# EXCERPTED PASSAGE
I've been reading through some old entries in diaryland. This time, not mine. This time, I'm trying to experience the perspective of others during the high school years. Unfortunately, there are only a few diaries that are still active. The two I flipped through most were Nelapsi's and Miyagi's, or Jessica's and Jennifer's respectively.

It was a major mindblow to read back in the days when Jessica and I were dating. It's like finding a photograph of an event that you don't remember taking place, but it's still you in that picture. When was it? What were we doing? It was my first real relationshipship, and like most previous relationships is remembered with some disdain. Why do we do that? Why do some of us hold contempt for previous periods in our lives? I remember holding my later teens with such bitterness that I would seeth at the very thought of drama, girlfriends, or Finney. When in truth, it was life. It was experience. I guess this revelation is customary to growing up, and I suppose someone should be telling me the proverbial "No fucking shit".

Of course, as a different person, I wonder what things I should have done different. It's like a belated guilt that I've come to feel because of a stronger sense of common sense. Maybe I should have handled our breakup with less brusqueness. Maybe we shouldn't have had so much post-relationship nookie, confusing our friendship with old emotions. By the way, if you still read... I didn't stop coming around because we stopped having sex. I felt things were getting too emotionally involved, and I ran away. Mature, I know. I guess we never really fully grow up. But still, there's a lot of appreciation felt for all that went on at CHS. Jessica was really one of the few "women" I was with, as opposed to girls. She's was mature, even when she was young.

Reading back on Jennifer's entries made me remember a friendship that I had forgotten. But also, events that I had not thought about since drama class. For instance, do you remember the web? The web was one of the symbols of that class, along with the karate headbands given to us for competition. The thespian sweaters, that Oz head, the sex chair, etc. etc. There's that fucking photograph again. What are all these things from my past? I can't remember them, what did they mean to me?

Remember when Richard did his Fred Phelps speech and condemned the class for it's homoerotic acts? Looking back on how mad I was, I couldn't find that scenario more hilarious. Being chastised for all the dry humping? That's all natural humor. Whatever happened to that guy anyway?

I remember not wanting any part in the spring play, Harvey. But when Tristan dropped out, I took the part. A decision that was probably out of a holier-than-thou/it's-up-to-me-to-save-the-play mindset. But fuck, talk about one of the best experiences acting. Jake and I breaking and laughing during one particular rehersal was probably one of the best moments that year. And to this day, I love the layout we had for the stage after we saw that performance of Ten Little Indians.

And how the fuck did Jennifer not get fired? I remember protesting Tim Rosandik's efforts to get rid of her, and calling all the news stations to try and reprieve the punishment. But, looking back that class wasn't really the most ethical education. Her students were dry fucking each other, for Christ's sake. We skipped class, we hung around the teacher's house. I'm surprised Drama wasn't shut down and written out of the curriculum.

I think about all these little episodes in what would be my character defining periods in my life, and it makes me want to be more autobiographical with this diary. I want to retell experiences, emotions, encounters, and lessons learned.

Perhaps I'll do that, who knows.

I did a quick edit of my Comfortably Numb script. I remembered why it was I wrote it and fell in love with it's purpose all over again. I printed out and probably won't touch it for a while. My next move is to write a full length horror script. It'll be basically what I want to see in a horror movie. None of this PG-13 bullshit, and ignoring/honoring certain stereotypes. I think it'll work.

Ponder this, if there were three experiences in life you could relive, what would they be?

# TASK TO COMPLETE
Rewrite the diary entry from "Perhaps I'll do" to "would they be?", replacing "script" with "screenplay" each time it appears.

# RECORDED INFORMATION

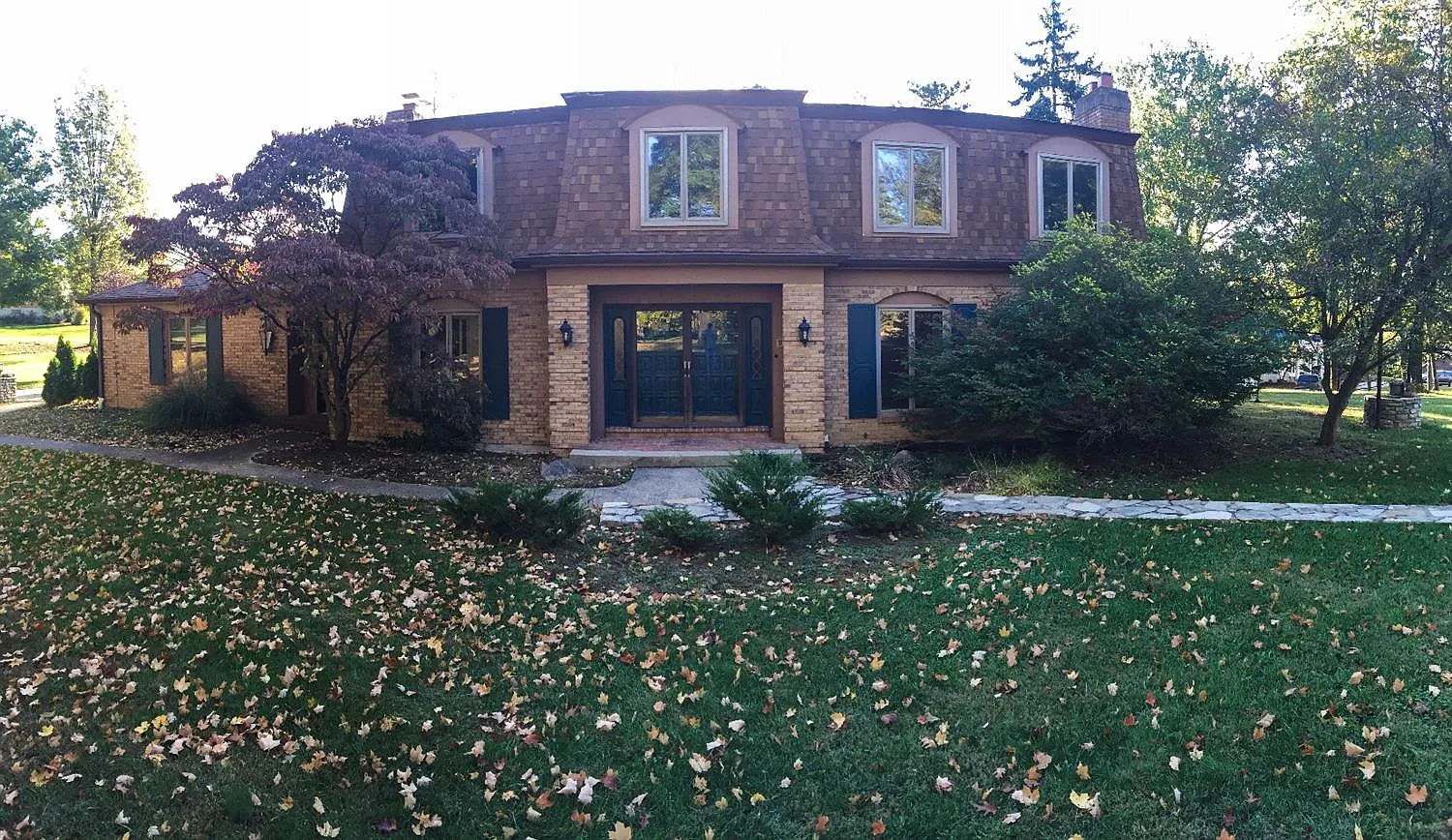 832 Rosewood Dr photo 1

# ANSWER TO THE PROBLEM
Perhaps I'll do that, who knows.

I did a quick edit of my Comfortably Numb screenplay. I remembered why it was I wrote it and fell in love with it's purpose all over again. I printed out and probably won't touch it for a while. My next move is to write a full length horror screenplay. It'll be basically what I want to see in a horror movie. None of this PG-13 bullshit, and ignoring/honoring certain stereotypes. I think it'll work.

Ponder this, if there were three experiences in life you could relive, what would they be?